**ACTIVITY 1:**
Could you format the lines of the listing as a numbered list, taking everything from the line containing "What value is shown for Excelente" down to the line containing "What is the title of the chart? С", with blank lines and pictures left out?

**TEXT UNDER STUDY:**
•••••
On 4/27/2017 11:46 PM, David Nyman wrote:


On 27 Apr 2017 11:12 p.m., "Brent Meeker" <meeke...@verizon.net <mailto:meeke...@verizon.net>> wrote:

    Sure.  Here's the last exchange:

    /Davic: As far as the contradiction is concerned, I think you've
    found it for yourself. You've said many times that the number 2
    has no independent existence but must depend on there being 2
    things. IOW, you take the view that numbers are inferred only
    secondarily from objects which, broadly, is the intuitionist
    position on mathematics. Fine, if so for numbers, then equally so
    for computation. If computation is at root an inference from the
    relations between objects, and at the same time one holds that
    consciousness supervenes on those inferred relations, then one has
    reasoned oneself around in a circle, and not a virtuous one at
    that. Is it really intelligible to say that your mind supervenes
    on a set of secondary relations that are themselves nothing other
    than a product of its own powers of inference?/
    ///
    //Brent: But on that account they are not "nothing other than" -
    the are //*instantiated*//computational relations./
    /
    /
    /David: Sorry, Brent, that doesn't help. AFAICT you're just
    dodging my point. Could you respond in a way that isn't merely a
    verbal flourish?/

    You didn't explain what point I was dodging.  You said, "/Is it
    really intelligible to say that your mind supervenes on a set of
    secondary relations that are themselves nothing other than a
    product of its own powers of inference?" / And insofar as I
    understand that, it seems to say computationalism is incoherent
    because it would imply that mental constructs supervene on
    themselves.  First, that's not what I said.  I pointed out that I
    said they supervened on physical instantiation of computation.
    Second, I don't see that saying mental constructs supervene on
    other mental constructs is incoherent. There could be a hierarchy
    of self-reflection.


It's your use of the word instantiated that's the dodge. The only work that word is doing in context is to assume what is demanding an explanation. The whole question is precisely whether physical objects indeed "instantiate" computation in a manner that could be shown to make a real difference to anything, which is to say a difference that doesn't reduce to a mere redescription of an existing physical state of affairs. And the point then is that, if your notion of computation is inextricably bound to fundamental physical action, the relevant physical states continue to evolve one into another without the necessity of the merest notion of computation.

So your complaint is that I'm assuming a kind of emergence in which computation emerges from physical processes and in your view is that this is an illegitimate notion of computation because it's bound to physical actions. Is that right? I would point out that Bruno supposes computation to be emergent in arithmetic; even though it's just numbers satisfying equations.


You're right, I think, to be looking for recursive explanation; that computation permits an unlimited hierarchy of recursion is indeed its utility in the subject under discussion. But the hierarchy has to be anchored in the relevant relations in the first place, which are definitevely computational not physical.

First, I deny that there is a hierarchy of explanation that has to be anchored. Second, the question of what is the ontology of the world is theory dependent.
•••••
[Source records]
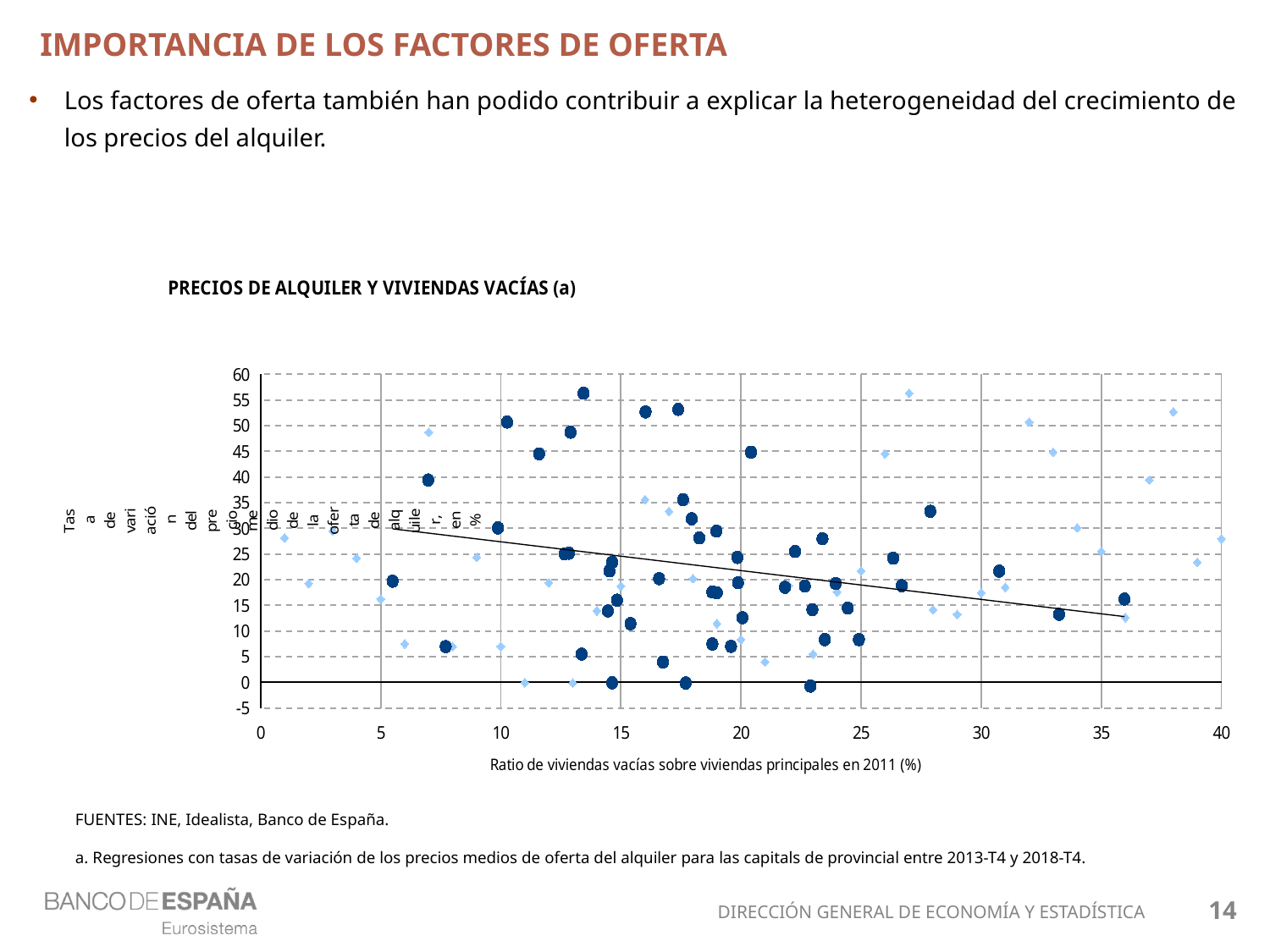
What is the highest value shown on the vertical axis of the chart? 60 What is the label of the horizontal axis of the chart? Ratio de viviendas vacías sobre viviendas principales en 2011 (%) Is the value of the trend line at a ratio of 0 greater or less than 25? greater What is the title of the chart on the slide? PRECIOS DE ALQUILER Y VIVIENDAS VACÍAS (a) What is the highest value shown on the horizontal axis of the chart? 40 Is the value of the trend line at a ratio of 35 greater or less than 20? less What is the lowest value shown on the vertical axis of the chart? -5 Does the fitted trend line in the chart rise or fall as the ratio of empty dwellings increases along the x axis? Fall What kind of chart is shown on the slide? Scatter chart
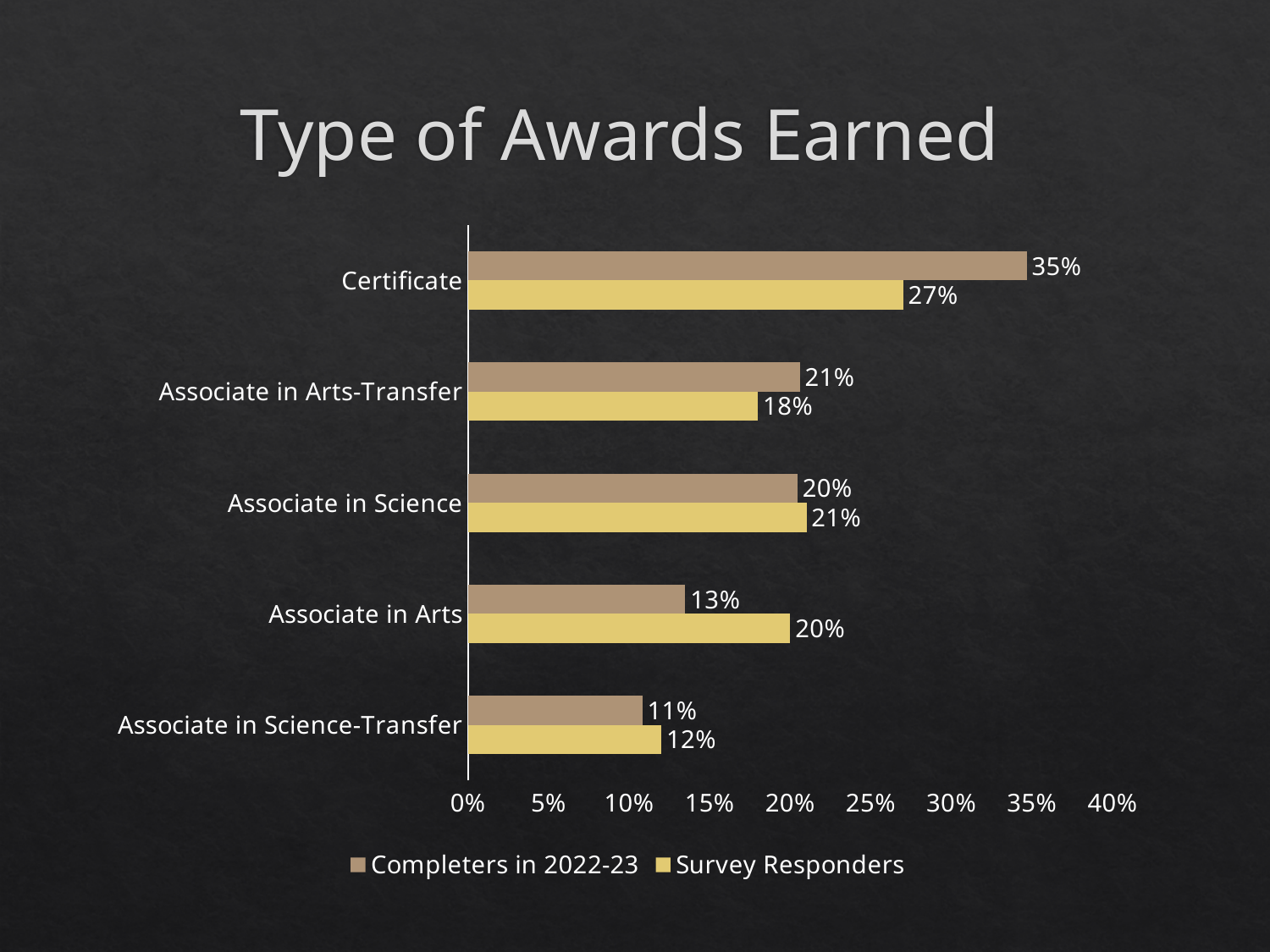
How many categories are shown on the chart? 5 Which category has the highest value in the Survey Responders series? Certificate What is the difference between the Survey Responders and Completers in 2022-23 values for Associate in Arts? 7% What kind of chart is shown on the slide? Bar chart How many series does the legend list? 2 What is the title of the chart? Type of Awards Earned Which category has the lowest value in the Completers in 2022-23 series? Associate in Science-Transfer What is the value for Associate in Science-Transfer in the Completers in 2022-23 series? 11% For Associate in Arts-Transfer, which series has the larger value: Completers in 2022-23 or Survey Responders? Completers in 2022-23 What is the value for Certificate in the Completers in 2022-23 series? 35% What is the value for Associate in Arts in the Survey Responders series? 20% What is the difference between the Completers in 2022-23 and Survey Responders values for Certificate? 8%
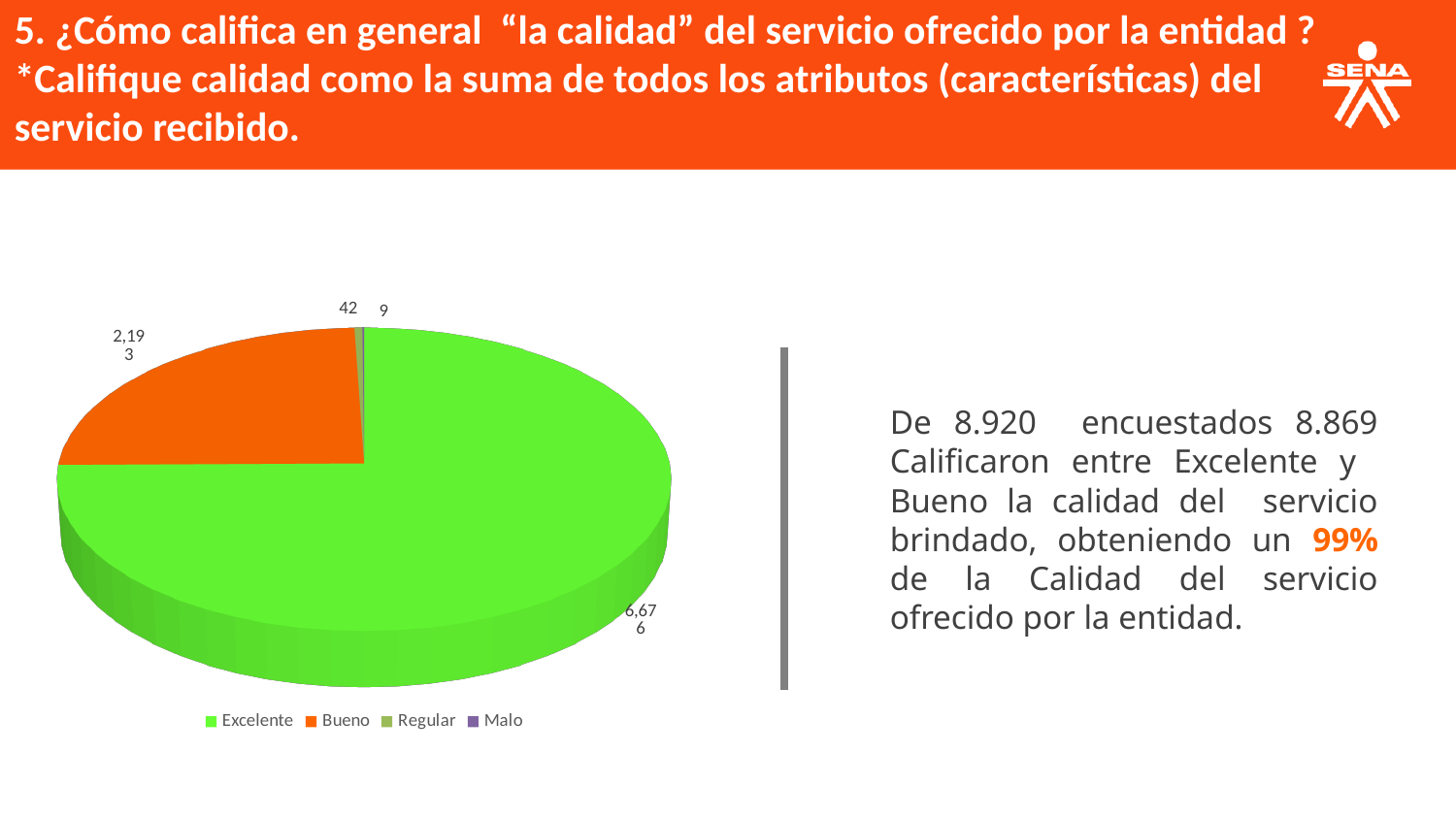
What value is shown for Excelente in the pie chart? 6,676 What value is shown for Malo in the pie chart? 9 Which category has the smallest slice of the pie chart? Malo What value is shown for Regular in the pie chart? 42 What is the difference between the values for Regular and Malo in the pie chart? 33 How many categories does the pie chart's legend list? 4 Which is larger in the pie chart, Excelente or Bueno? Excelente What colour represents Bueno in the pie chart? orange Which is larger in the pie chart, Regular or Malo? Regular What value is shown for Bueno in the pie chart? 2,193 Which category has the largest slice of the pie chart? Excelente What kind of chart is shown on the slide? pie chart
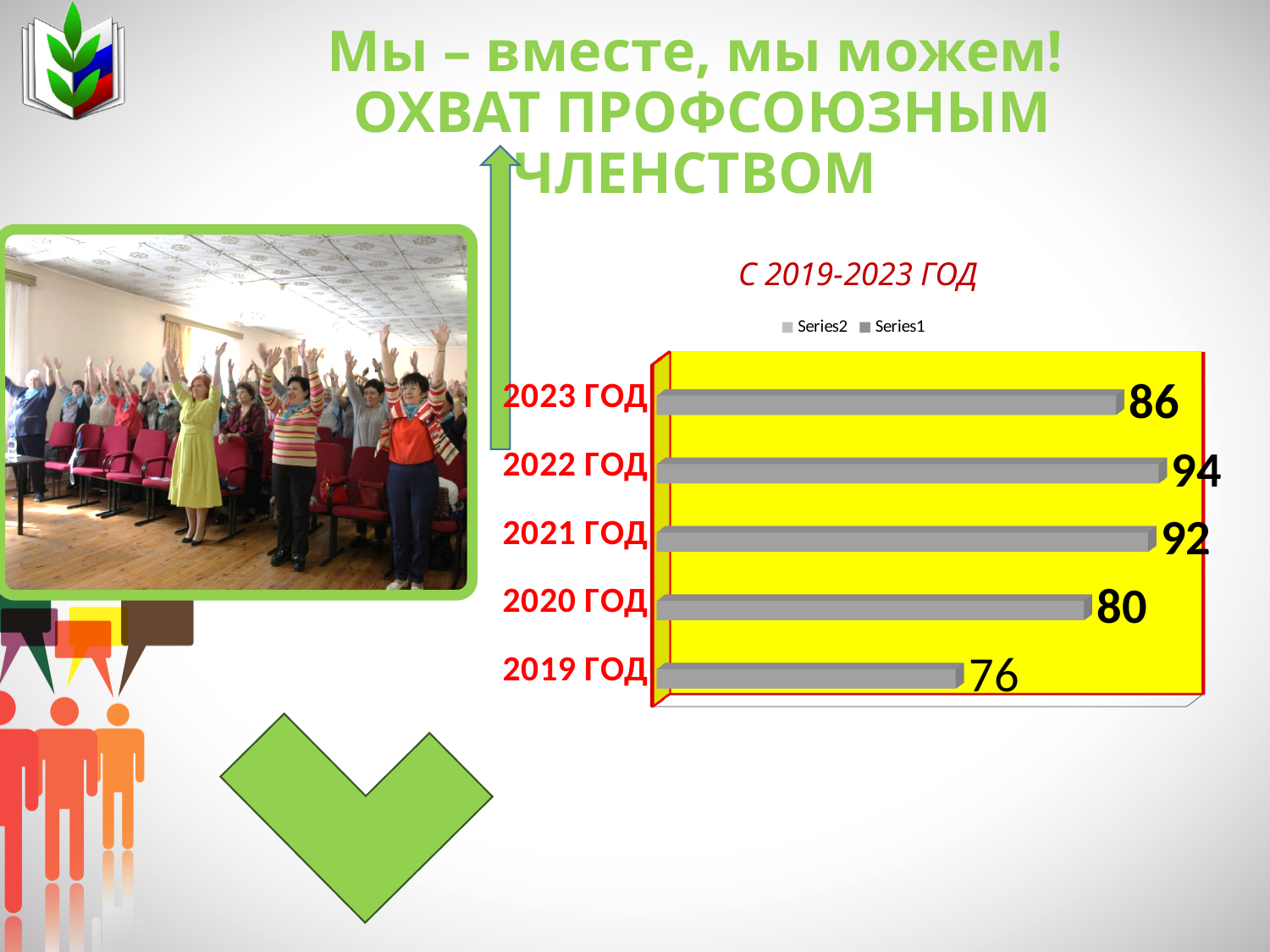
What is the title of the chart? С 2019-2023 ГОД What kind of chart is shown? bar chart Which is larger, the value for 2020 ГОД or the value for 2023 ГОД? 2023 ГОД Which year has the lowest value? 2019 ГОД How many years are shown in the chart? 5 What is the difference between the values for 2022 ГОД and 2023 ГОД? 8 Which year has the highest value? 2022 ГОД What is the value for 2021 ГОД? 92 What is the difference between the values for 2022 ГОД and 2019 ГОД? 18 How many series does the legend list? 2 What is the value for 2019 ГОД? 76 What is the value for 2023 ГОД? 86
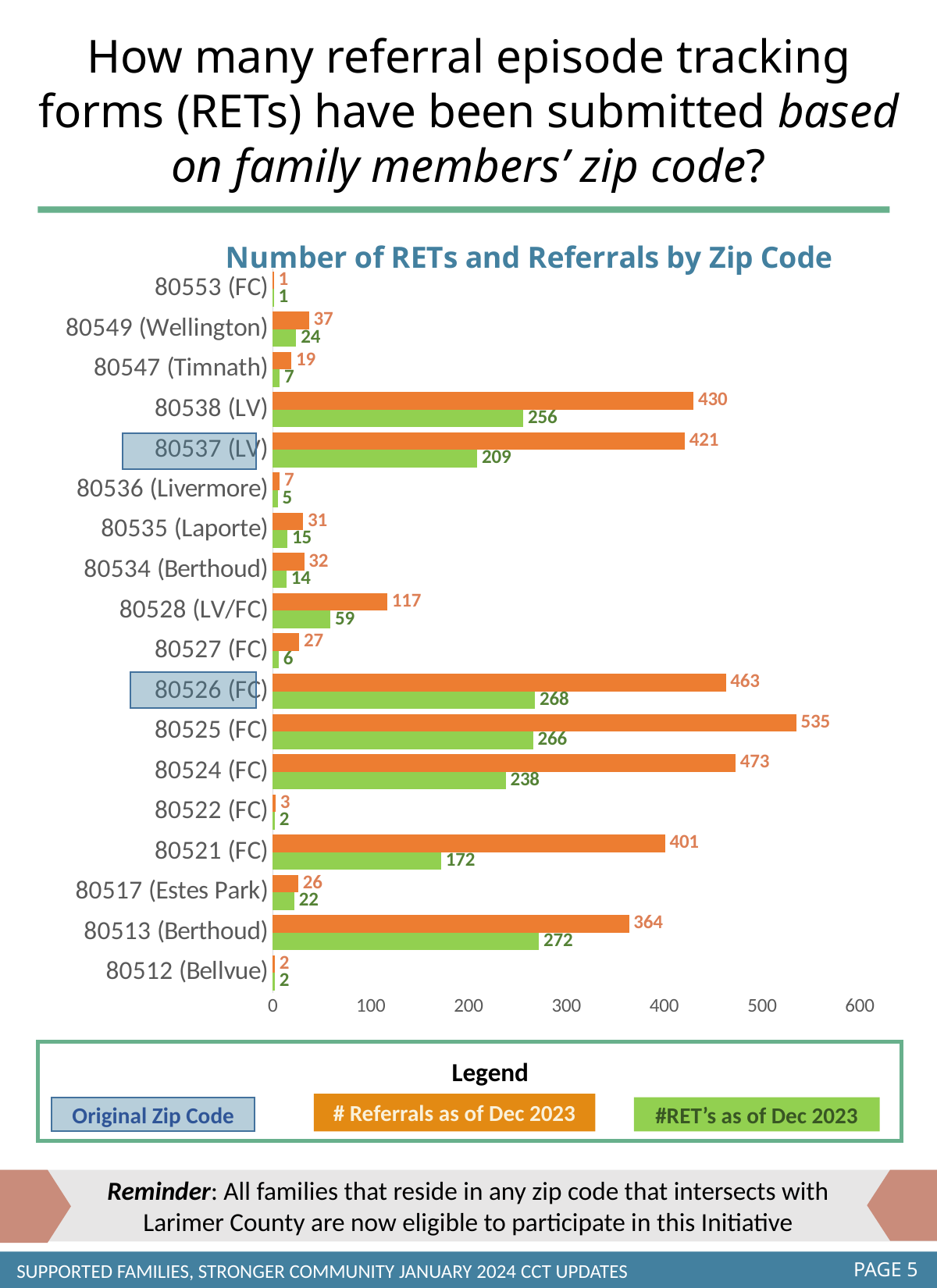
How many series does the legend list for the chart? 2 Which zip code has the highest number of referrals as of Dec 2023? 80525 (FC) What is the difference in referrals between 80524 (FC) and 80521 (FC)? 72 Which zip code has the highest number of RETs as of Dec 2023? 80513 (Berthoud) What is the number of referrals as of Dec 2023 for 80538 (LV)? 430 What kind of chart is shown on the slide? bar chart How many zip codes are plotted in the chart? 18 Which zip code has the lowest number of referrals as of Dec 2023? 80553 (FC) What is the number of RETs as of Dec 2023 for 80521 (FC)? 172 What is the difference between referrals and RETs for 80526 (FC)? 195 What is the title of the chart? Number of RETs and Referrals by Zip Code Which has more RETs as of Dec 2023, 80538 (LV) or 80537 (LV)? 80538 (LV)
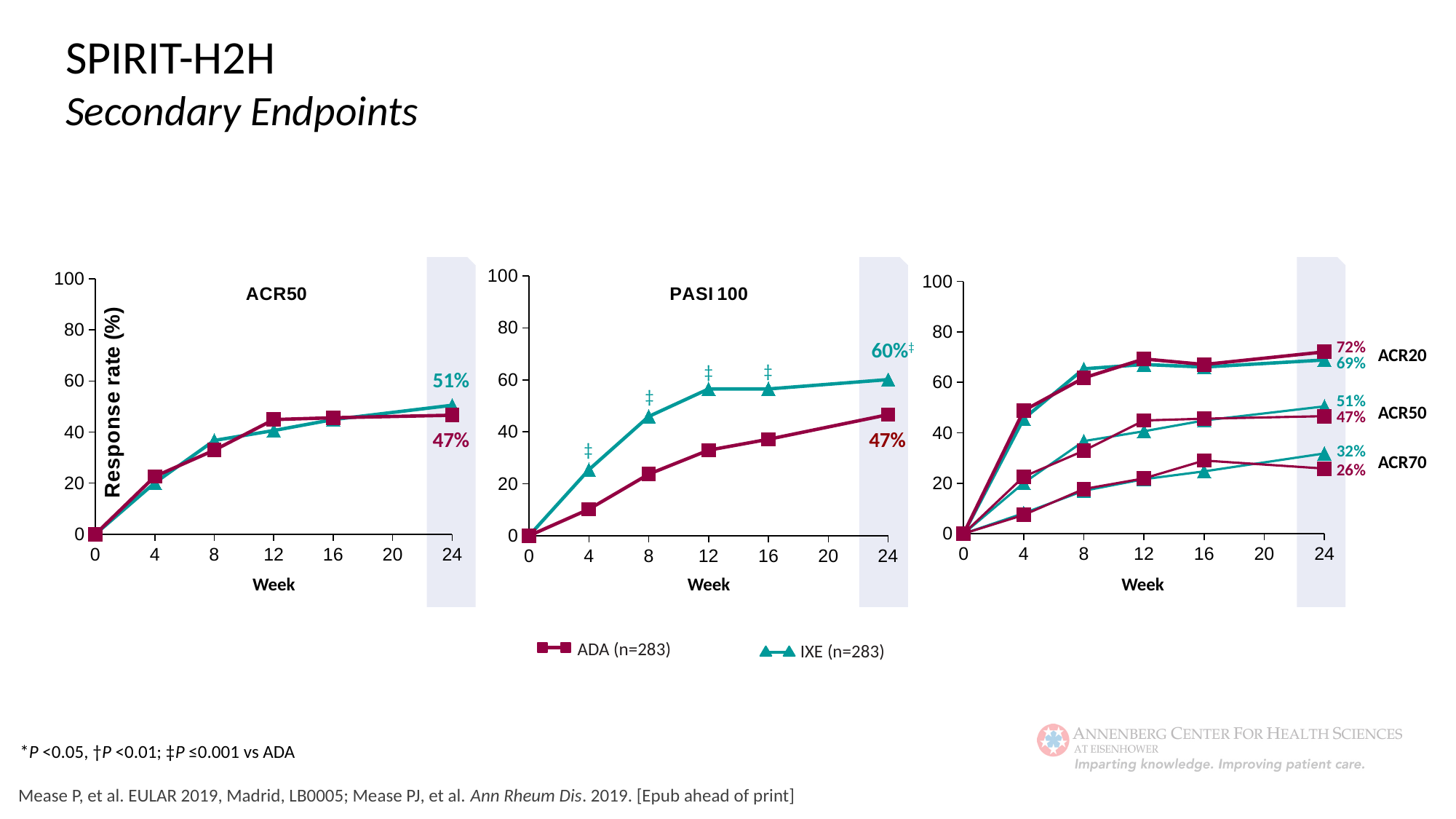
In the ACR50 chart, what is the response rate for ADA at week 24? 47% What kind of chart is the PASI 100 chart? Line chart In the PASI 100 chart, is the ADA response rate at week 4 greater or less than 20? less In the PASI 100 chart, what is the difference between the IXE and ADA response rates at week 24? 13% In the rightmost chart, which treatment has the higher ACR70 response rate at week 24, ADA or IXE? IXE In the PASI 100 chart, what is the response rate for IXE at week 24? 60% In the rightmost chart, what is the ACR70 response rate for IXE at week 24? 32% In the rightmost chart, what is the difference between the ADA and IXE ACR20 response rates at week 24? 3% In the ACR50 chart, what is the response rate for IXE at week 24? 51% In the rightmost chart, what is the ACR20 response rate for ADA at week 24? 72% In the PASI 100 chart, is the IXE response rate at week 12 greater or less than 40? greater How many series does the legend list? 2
•••••
**ACTIVITY 2:**
Can you retype the part of the email exchange about computation and consciousness that runs from "You're right, I" down to "is theory dependent."?

**TASK ANSWER 1:**
1. What value is shown for Excelente in the pie chart? 6,676 What value is shown for Malo in the pie chart? 9 Which category has the smallest slice of the pie chart? Malo What value is shown for Regular in the pie chart? 42 What is the difference between the values for Regular and Malo in the pie chart? 33 How many categories does the pie chart's legend list? 4 Which is larger in the pie chart, Excelente or Bueno? Excelente What colour represents Bueno in the pie chart? orange Which is larger in the pie chart, Regular or Malo? Regular What value is shown for Bueno in the pie chart? 2,193 Which category has the largest slice of the pie chart? Excelente What kind of chart is shown on the slide? pie chart
2. What is the title of the chart? С 2019-2023 ГОД What kind of chart is shown? bar chart Which is larger, the value for 2020 ГОД or the value for 2023 ГОД? 2023 ГОД Which year has the lowest value? 2019 ГОД How many years are shown in the chart? 5 What is the difference between the values for 2022 ГОД and 2023 ГОД? 8 Which year has the highest value? 2022 ГОД What is the value for 2021 ГОД? 92 What is the difference between the values for 2022 ГОД and 2019 ГОД? 18 How many series does the legend list? 2 What is the value for 2019 ГОД? 76 What is the value for 2023 ГОД? 86

**TASK ANSWER 2:**
You're right, I think, to be looking for recursive explanation; that computation permits an unlimited hierarchy of recursion is indeed its utility in the subject under discussion. But the hierarchy has to be anchored in the relevant relations in the first place, which are definitevely computational not physical.

First, I deny that there is a hierarchy of explanation that has to be anchored. Second, the question of what is the ontology of the world is theory dependent.